Are hit points outdated? Hit points get a lot of discussion in D&D circles. They're an iconic part of the game, and, like all iconography, they are often targeted by iconoclasts. Still, they remain part of the bedrock of D&D - though not of gaming in general. For me, they work, in all their abstract yet satisfying glory. They don't work for everyone, though, and what they represent is the core issue of virtually all arguments about them. 

Some arguments take the tack that in a world where dragons and spellcasters exist, the very concept of hit points is, essentially, just as hand-wavey as Wish spells. But D&D's baseline humans are no more magical than in movies and tv. I mean the bystanders, the workers that exude boredom when being quizzed by detectives in Law and Order, and the corpses that kick off the L&O investigation. Not the most durable folk. Not much magic there. Four hit points doesn't go far. 

Hit points reflect much more than sheer physicality. Fate, destiny, luck, muscle memory, instinct, training, all of these things figure in to the concept of hit points. All those last second dodges and hails of bullets that strike everywhere but miss the protagonist are expressions of hit points (yeah, and Armor Class, too, but that's for another post).

The Commoner in the 5e Monster Manual, or the 0-level NPC of the early days of AD&D, is the normal human, with 3 or 4 hit points. D&D PCs are the action heroes of the game, akin to Schwarzenegger or Bruce Lee. It's not necessarily magic, but, rather, action movie logic. Which I suppose is a kind of non-magical magic.

One obstacle that gets in the way of hit point critics enjoying them is the supposed lack of the "instakill," the stealthy strike, the single devastating blow that takes out a target. Especially if that target is a Big Bad. Look, instakills are built into the system; low-hit-point creatures can be dispatched with a sword thrust or a dagger slit. Higher hit points means any number of things prevent such "coup de grace"s and the like. The mind-dominated noble is jostled so his self-imposed dagger strike goes awry; the bound captive twists at the right moment; the executioner is distracted; the barbarian dodges aside of the battle axe that almost split his skull to the sternum. We've seen it in movies and shows countless times. The protagonists, antagonists, and certain important supporting characters, cheat death in amazing ways time after time.

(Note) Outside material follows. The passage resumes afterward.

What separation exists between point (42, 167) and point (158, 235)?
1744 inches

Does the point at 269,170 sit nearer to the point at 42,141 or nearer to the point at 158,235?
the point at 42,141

The main problem I have with some anti-hit point arguments is the notion of something being narratively appropriate. Games are not novels, tv shows, or movies. Chance plays into the proceedings. 

If you want to eliminate chance, or only allow it in certain situations, then admit it, to yourself if nobody else, and go into pure collaborative storytelling. That's not me being dismissive; there are more games than ever that focus on group tale creation. Dispense with the pretense of wanting to play a game where randomness plays a role. There's nothing wrong with that. If certain actions have to succeed due to them advancing the story, then it's more a tale than a game. When it's a game that has major mechanical elements predicated on random chance, a good DM and players know how to roll with it when that "coup de grace" doesn't work. I dare say that such things actually add to the "narrative," or the game experience, as everyone has to act and react to something they couldn't count on happening. 

So I'd say it's less a matter of hit points being outdated than players and DMs who are too inflexible, or who want to simply tell a story amongst themselves.